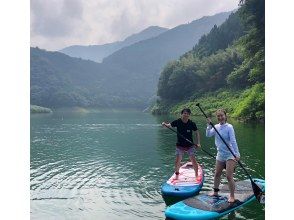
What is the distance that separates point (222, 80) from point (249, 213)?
87304 mm

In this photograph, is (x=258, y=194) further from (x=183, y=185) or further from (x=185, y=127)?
(x=185, y=127)

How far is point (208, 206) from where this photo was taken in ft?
38.0

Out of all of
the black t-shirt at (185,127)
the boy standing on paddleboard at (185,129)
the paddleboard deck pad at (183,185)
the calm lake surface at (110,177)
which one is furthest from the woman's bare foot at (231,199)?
the black t-shirt at (185,127)

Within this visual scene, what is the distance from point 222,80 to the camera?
97.3 m

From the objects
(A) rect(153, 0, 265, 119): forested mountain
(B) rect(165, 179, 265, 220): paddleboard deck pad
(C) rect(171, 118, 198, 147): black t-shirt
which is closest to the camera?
(B) rect(165, 179, 265, 220): paddleboard deck pad

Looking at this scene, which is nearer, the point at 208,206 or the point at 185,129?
the point at 208,206

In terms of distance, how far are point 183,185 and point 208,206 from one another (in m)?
2.74

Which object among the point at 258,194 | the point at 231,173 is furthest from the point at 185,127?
the point at 258,194

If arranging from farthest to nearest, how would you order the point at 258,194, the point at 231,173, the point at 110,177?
the point at 110,177, the point at 258,194, the point at 231,173

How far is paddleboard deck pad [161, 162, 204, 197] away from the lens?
1346 cm

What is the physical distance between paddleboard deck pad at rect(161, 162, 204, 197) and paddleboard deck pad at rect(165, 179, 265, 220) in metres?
1.02

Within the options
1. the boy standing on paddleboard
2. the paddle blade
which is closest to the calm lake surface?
the paddle blade

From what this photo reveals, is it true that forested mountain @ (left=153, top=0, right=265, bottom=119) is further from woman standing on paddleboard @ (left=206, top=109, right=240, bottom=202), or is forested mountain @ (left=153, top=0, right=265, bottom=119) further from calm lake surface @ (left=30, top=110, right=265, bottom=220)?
· · · · ·
EXERCISE: Format the material above as a numbered list, one item per line, with the blank lines dropped. Leave the picture out of your list.

RIGHT ANSWER:
1. What is the distance that separates point (222, 80) from point (249, 213)?
2. 87304 mm
3. In this photograph, is (x=258, y=194) further from (x=183, y=185) or further from (x=185, y=127)?
4. (x=185, y=127)
5. How far is point (208, 206) from where this photo was taken in ft?
6. 38.0
7. Out of all of
8. the black t-shirt at (185,127)
9. the boy standing on paddleboard at (185,129)
10. the paddleboard deck pad at (183,185)
11. the calm lake surface at (110,177)
12. which one is furthest from the woman's bare foot at (231,199)?
13. the black t-shirt at (185,127)
14. Within this visual scene, what is the distance from point 222,80 to the camera?
15. 97.3 m
16. From the objects
17. (A) rect(153, 0, 265, 119): forested mountain
18. (B) rect(165, 179, 265, 220): paddleboard deck pad
19. (C) rect(171, 118, 198, 147): black t-shirt
20. which is closest to the camera?
21. (B) rect(165, 179, 265, 220): paddleboard deck pad
22. Looking at this scene, which is nearer, the point at 208,206 or the point at 185,129?
23. the point at 208,206
24. In terms of distance, how far are point 183,185 and point 208,206 from one another (in m)?
25. 2.74
26. Which object among the point at 258,194 | the point at 231,173 is furthest from the point at 185,127?
27. the point at 258,194
28. If arranging from farthest to nearest, how would you order the point at 258,194, the point at 231,173, the point at 110,177?
29. the point at 110,177, the point at 258,194, the point at 231,173
30. How far is paddleboard deck pad [161, 162, 204, 197] away from the lens?
31. 1346 cm
32. What is the physical distance between paddleboard deck pad at rect(161, 162, 204, 197) and paddleboard deck pad at rect(165, 179, 265, 220) in metres?
33. 1.02
34. Within the options
35. 1. the boy standing on paddleboard
36. 2. the paddle blade
37. which is closest to the calm lake surface?
38. the paddle blade
39. From what this photo reveals, is it true that forested mountain @ (left=153, top=0, right=265, bottom=119) is further from woman standing on paddleboard @ (left=206, top=109, right=240, bottom=202), or is forested mountain @ (left=153, top=0, right=265, bottom=119) further from calm lake surface @ (left=30, top=110, right=265, bottom=220)?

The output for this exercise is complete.